Stress is one of the great silent killers of modern times. In a study of 30,000 American adults, researchers found that people who experienced a lot of stress in the previous year had a 43 percent increased risk of dying. But that was only true for people who also believed that stress is harmful to health. On the contrary, people who experienced a lot of stress but did not view stress as harmful were not more likely to die. In fact, they had the lowest risk of dying of anyone in the study, even lower than people who had relatively little stress. Researchers concluded from this study that the death rate caused by stress does not come from stress itself, but the belief that stress is bad for health.
Psychologist Kelly McGonigal discussed that shifting our mindset towards stress can make us happier. When you change your mind about stress, you can change your body’s response to stress.
For instance, Anna is the new manager who is asked to handle a project. However, Anna finds it challenging to encourage her team to be solid and collaborative. Then, she was assigned to finish the project earlier because the client does not want to wait long. At this rate, Anna might feel her heart pounding faster and breaking out into a sweat. The pressure Anna feels makes her more stressful as she can barely handle her daily routine. Consequently, there will also be a physical change here as a result of anxiety that shows Anna cannot cope very well with the pressure. If this is going in a longer period of time, Anna might find herself bedridden.

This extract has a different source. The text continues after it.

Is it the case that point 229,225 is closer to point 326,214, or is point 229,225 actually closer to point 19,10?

However, Anna does not need to be bedridden if she could cope with stress. McGonigal mentioned that if as an individual you can make stress as a friend, there is a likely chance that not only can you cope with a difficult situation, but your body can also be healthier.
In her research, McGonigal explained that to shift the side of stress to be healthier, there is a hormone called oxytocin. This hormone primes humans to do things that strengthen the close relationship and it makes us crave for physical contact with friends and family. In other words, oxytocin can enhance the empathy feeling of an individual.
Oxytocin is also called a stress hormone. It does not only act on your brain but also on the body. One of the main roles of this hormone is to protect the cardiovascular system from the effects of stress. Oxytocin helps blood vessels stay relaxed during stress and strengthen the heart. Once it works this way, stress response is no longer harmful to the body but it can build more resilience for your stress.
How to shift the response? McGonigal explained that oxytocin can be turned from killing into helping individuals manage stress by enhancing human connection. Sleep Disorders and Sleep Deprivation study that tracked 1,000 adults showed that those who have a personal and professional stressful life have a 30 percent risk of dying. Yet, this was not true for everyone. The study further explained that those who spent time caring for others showed absolutely no stress-related increase in dying.
In conclusion, caring creates resilience. Resilience turns stress into a friend. Hence, stressful life would no longer be a higher risk of death in the workplace because it can be transformed into a more productive strategy, such as allowing employees to volunteer, help a donation or charity event, or create a new “caring” session to discuss the wellbeing of each member.